The SNC itself elected a new head on Saturday — George Sabra, a Christian dissident who was repeatedly imprisoned by the Assad regime. His group holds 22 of the 60 seats in the coalition.
The opposition has been deeply divided for months despite the relentless bloodshed and repeated calls from Western and Arab supporters to create a cohesive and representative leadership that could present a single conduit for foreign aid. The agreement, reached after more than a week of meetings in the Qatari capital of Doha, could boost efforts to secure international backing — and possibly weapons — that will be needed to oust Assad.
Al-Khatib has appealed to foreign countries to supply military aid to the rebels, but unlike other opposition leader, he opposes foreign military intervention, saying Syrians should topple Assad on their own.
Born in Damascus in 1960 to a well-known Sunni family, al-Khatib took the same road as his father, Sheikh Mohammed Abu al-Faraj al-Khatib, a former preacher and prominent Islamic affairs scholar.
He studied applied geophysics and worked as an engineer for nearly six years at the state-run Al-Furat Petroleum Co. before becoming the imam of the Ummayad Mosque.
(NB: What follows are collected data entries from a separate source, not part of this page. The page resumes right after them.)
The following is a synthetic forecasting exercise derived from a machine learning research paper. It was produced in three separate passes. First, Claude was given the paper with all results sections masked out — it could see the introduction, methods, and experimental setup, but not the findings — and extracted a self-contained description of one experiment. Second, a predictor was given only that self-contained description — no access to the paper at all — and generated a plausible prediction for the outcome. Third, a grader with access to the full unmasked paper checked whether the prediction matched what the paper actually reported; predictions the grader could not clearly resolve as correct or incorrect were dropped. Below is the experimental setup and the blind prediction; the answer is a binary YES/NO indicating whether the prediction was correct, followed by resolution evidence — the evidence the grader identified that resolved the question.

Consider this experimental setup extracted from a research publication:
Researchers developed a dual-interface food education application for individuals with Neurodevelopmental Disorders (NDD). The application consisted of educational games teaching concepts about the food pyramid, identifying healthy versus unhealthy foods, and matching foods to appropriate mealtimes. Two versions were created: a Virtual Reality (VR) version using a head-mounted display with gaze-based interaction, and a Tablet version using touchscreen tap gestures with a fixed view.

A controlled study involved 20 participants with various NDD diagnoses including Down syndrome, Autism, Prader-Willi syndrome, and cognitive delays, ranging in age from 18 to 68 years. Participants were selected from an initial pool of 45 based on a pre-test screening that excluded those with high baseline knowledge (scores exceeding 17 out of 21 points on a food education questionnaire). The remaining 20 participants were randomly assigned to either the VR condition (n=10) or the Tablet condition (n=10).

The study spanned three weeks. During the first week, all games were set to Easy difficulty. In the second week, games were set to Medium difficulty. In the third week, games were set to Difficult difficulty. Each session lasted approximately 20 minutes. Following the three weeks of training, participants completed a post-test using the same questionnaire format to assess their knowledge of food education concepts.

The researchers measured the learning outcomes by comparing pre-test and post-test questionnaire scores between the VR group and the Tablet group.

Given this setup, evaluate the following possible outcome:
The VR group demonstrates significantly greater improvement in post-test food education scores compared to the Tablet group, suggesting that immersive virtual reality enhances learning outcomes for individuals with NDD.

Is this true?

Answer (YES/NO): NO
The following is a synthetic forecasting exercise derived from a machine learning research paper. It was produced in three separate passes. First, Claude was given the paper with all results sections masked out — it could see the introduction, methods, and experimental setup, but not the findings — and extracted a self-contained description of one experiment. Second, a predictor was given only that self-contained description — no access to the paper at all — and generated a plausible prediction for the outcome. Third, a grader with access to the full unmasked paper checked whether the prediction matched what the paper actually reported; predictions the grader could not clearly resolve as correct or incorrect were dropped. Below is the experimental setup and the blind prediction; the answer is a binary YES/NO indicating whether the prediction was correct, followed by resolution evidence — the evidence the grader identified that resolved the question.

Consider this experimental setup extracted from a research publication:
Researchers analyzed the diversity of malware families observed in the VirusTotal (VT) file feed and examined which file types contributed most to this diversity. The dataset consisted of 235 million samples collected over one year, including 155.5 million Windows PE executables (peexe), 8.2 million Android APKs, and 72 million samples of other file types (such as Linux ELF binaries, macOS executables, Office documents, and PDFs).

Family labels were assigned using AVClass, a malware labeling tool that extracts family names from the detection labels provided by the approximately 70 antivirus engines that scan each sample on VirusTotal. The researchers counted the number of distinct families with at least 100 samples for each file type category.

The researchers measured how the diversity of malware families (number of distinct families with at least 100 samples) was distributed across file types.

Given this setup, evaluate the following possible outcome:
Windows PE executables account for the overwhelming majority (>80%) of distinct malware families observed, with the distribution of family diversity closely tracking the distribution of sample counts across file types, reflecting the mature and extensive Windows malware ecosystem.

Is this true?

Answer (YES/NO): NO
In the 1990s, he was banned by Assad's father and predecessor, Hafez, for sermons that were perceived to be against the regime.
Unlike many of Syria's exiled opposition leaders who have been seen as out-of-touch, jet-setting academics, al-Khatib is an activist who often criticized the regime even before the uprising began. Once it started, he was arrested and jailed four times on charges of supporting anti-government groups, before he finally fled the country in the summer of 2011.